*Work order:* When you write out the listing below, keep each word exactly as it stands and drop the pictures.

*Information provided:*
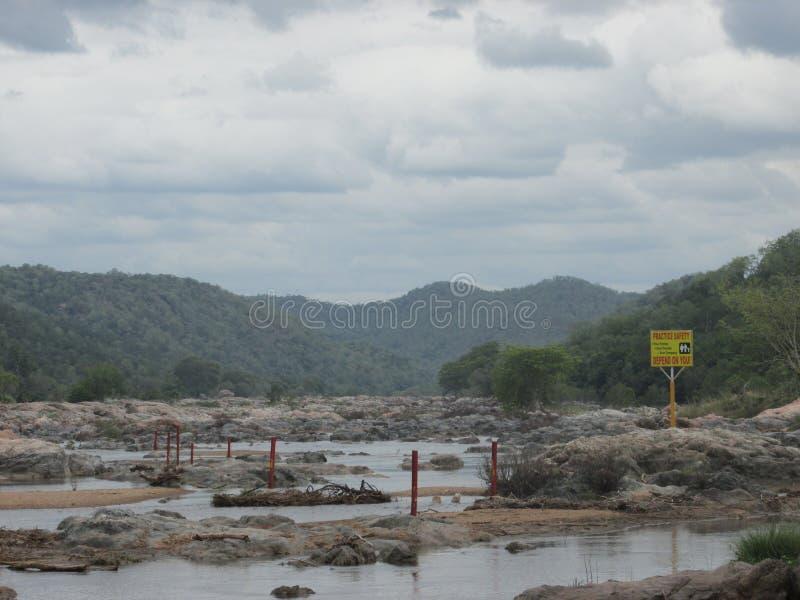 Sangama photo libre de droits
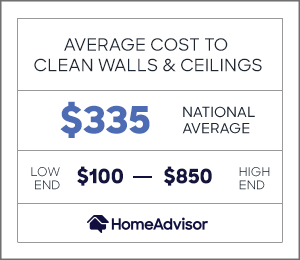 the average cost to clean walls and ceilings is $335 or $100 to $850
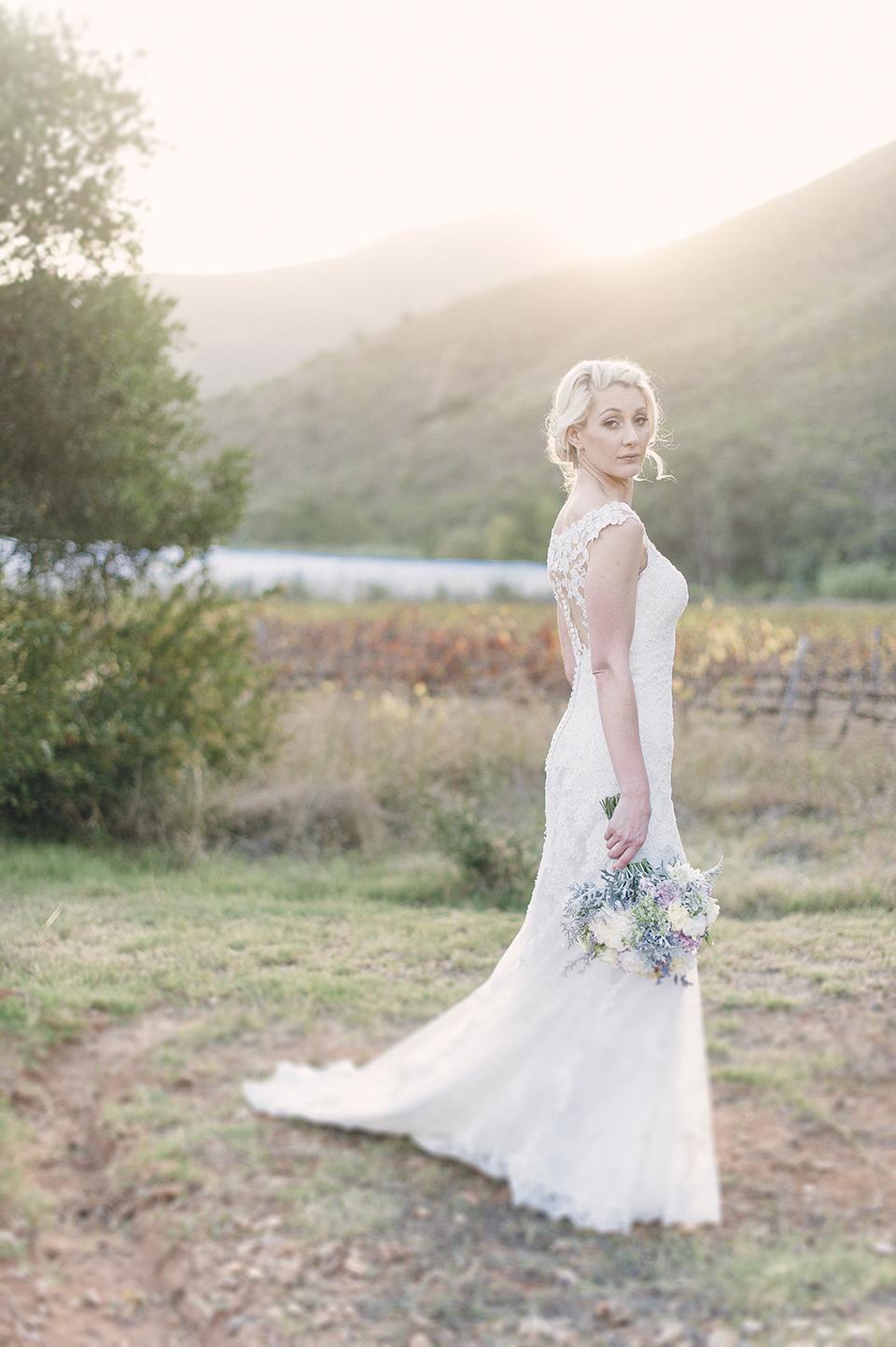 RyanParker_WeddingPhotographer_FineArt_CapeTown_Robertson_PatBusch_Hermanus_M&S_DSC_3488.jpg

*Answer:*
 Sangama photo libre de droits
 the average cost to clean walls and ceilings is $335 or $100 to $850
 RyanParker_WeddingPhotographer_FineArt_CapeTown_Robertson_PatBusch_Hermanus_M&S_DSC_3488.jpg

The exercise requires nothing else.